Thursday: After two days with no homeschool because we had snow, (Of course, we took off of homeschool. My kids would've mutineed if I'd made them do school instead of play in the snow for the first time in 5 years!!!) the boys and I found it very difficult to get in the groove. "Please, Mom can't we wait a few more minutes..." And since I wasn't really in the mood I'd say, "Oh, just a few more minutes, but we are doing school today!"
We did do our school work, but it would've been a much better day if we'd gotten up and gotten right on it.
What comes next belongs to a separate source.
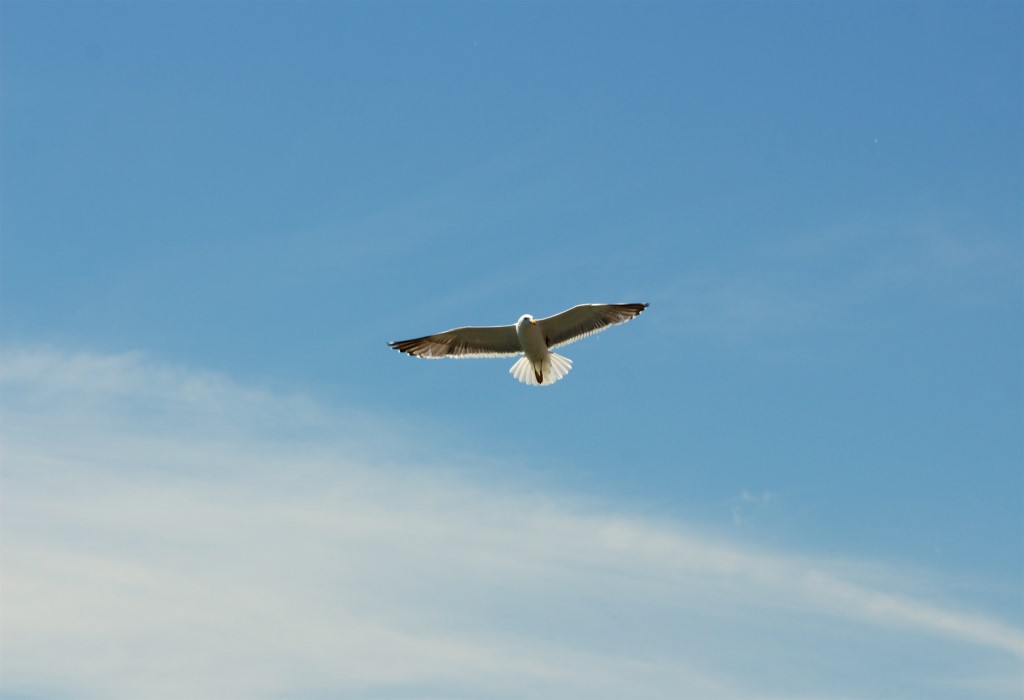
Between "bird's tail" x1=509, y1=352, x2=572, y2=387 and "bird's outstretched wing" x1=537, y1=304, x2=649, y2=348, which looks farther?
"bird's tail" x1=509, y1=352, x2=572, y2=387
Friday: In my Bible time I was reading in Genesis about Jacob. I was reading how he agreed to work for seven years to be able to marry Rachel. This verse jumped off the page at me: "So Jacob served seven years to get Rachel, but they seemed like only a few days to him because of his love for her." Genesis 29:20
Boy, wouldn't it be great if I loved Rex that well. Or if I loved my kids that well. Or if I loved my church that well. Or if I loved my Jesus that well. The truth is sometimes (often) I take my eyes off Jesus and
I focus on:
my dishpan hands, the mountain of laundry that I knock down for what seems like just moments before it regrows, the unrelenting task of raising children for God's glory and how often I fall short, how long it's been since I've been to an adult Sunday School class, how I'll never measure up.
the many opportunities to bless my husband by caring for our home, that children are a gift from God and my years to raise them are short and will end soon, the privilege of sharing Jesus with young eyes, that God's grace is sufficient for me.
Let us not become weary in doing good, for at the proper time we will reap a harvest if we do not give up. Galatians 6:9
I think I'll save my thoughts on Saturday for tomorrow's post.